- [Tasks]:
1. Answer these questions from the thread on dynamic MSI-X below, one answer per line:
(a) Which two recently introduced functions let an individual MSI-X interrupt be allocated and freed after MSI-X enabling?
(b) At what moment is an MSI-X interrupt dynamically allocated?
(c) According to Alex Williamson, when are all the MSI-X allocated irqs freed?
2. Put this sentence from the thread on dynamic MSI-X below into French: "The irq is allocated but not attached to a ctx."

Re: [PATCH V3 09/10] vfio/pci: Support dynamic MSI-X

From: Reinette Chatre
Date: Wed Apr 19 2023 - 18:04:16 EST


Hi Alex,

On 4/19/2023 2:38 PM, Alex Williamson wrote:
> On Wed, 19 Apr 2023 11:13:29 -0700
> Reinette Chatre <reinette.chatre@xxxxxxxxx> wrote:
>> On 4/18/2023 3:38 PM, Alex Williamson wrote:
>>> On Tue, 18 Apr 2023 10:29:20 -0700
>>> Reinette Chatre <reinette.chatre@xxxxxxxxx> wrote:
>>>
>>>> Recently introduced pci_msix_alloc_irq_at() and pci_msix_free_irq()
>>>> enables an individual MSI-X interrupt to be allocated and freed after
>>>> MSI-X enabling.
>>>>
>>>> Use dynamic MSI-X (if supported by the device) to allocate an interrupt
>>>> after MSI-X is enabled. An MSI-X interrupt is dynamically allocated at
>>>> the time a valid eventfd is assigned. This is different behavior from
>>>> a range provided during MSI-X enabling where interrupts are allocated
>>>> for the entire range whether a valid eventfd is provided for each
>>>> interrupt or not.
>>>>
>>>> Do not dynamically free interrupts, leave that to when MSI-X is
>>>> disabled.
>>>
>>> But we do, sometimes, even if essentially only on the error path. Is
>>> that worthwhile? It seems like we could entirely remove
>>> vfio_msi_free_irq() and rely only on pci_free_irq_vectors() on MSI/X
>>> teardown.
>>
>> Yes, it is only on the error path where dynamic MSI-X interrupts are
>> removed. I do not know how to determine if it is worthwhile. On the
>> kernel side failure seems unlikely since it would mean memory cannot
>> be allocated or request_irq() failed. In these cases it may not be
>> worthwhile since user space may try again and having the interrupt
>> already allocated would be helpful. The remaining error seems to be
>> if user space provided an invalid eventfd. An allocation in response
>> to wrong user input is a concern to me. Should we consider
>> buggy/malicious users? I am uncertain here so would defer to your
>> guidance.
>
> I don't really see that a malicious user can exploit anything here,
> their irq allocation is bound by the device support and they're
> entitled to make use of the full vector set of the device by virtue of
> having ownership of the device. All the MSI-X allocated irqs are freed
> when the interrupt mode is changed or the device is released regardless.
>
> The end result is also no different than if the user had not configured
> the vector when enabling MSI-X or configured it and later de-configured
> with a -1 eventfd. The irq is allocated but not attached to a ctx.

- [Raw data]:
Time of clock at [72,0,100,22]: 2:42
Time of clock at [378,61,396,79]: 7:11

...

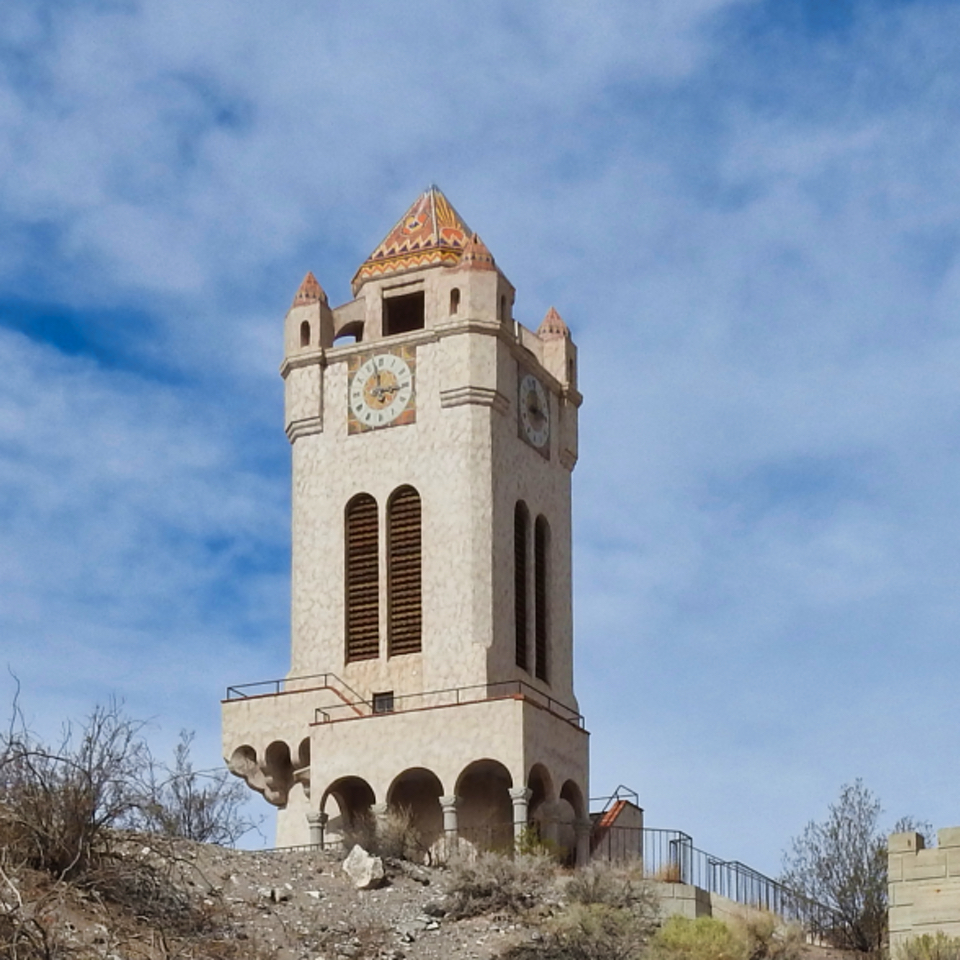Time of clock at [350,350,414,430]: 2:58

---

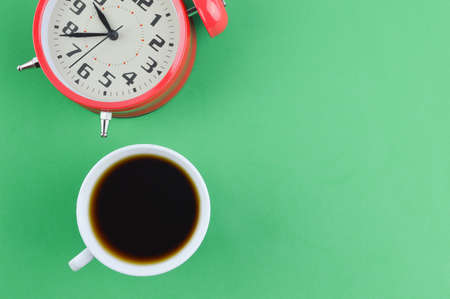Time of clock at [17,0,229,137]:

- [Task-by-task answers]:
1.
(a) pci_msix_alloc_irq_at() and pci_msix_free_irq()
(b) At the time a valid eventfd is assigned
(c) When the interrupt mode is changed or the device is released

2. L'irq est allouée, mais elle n'est pas rattachée à un ctx.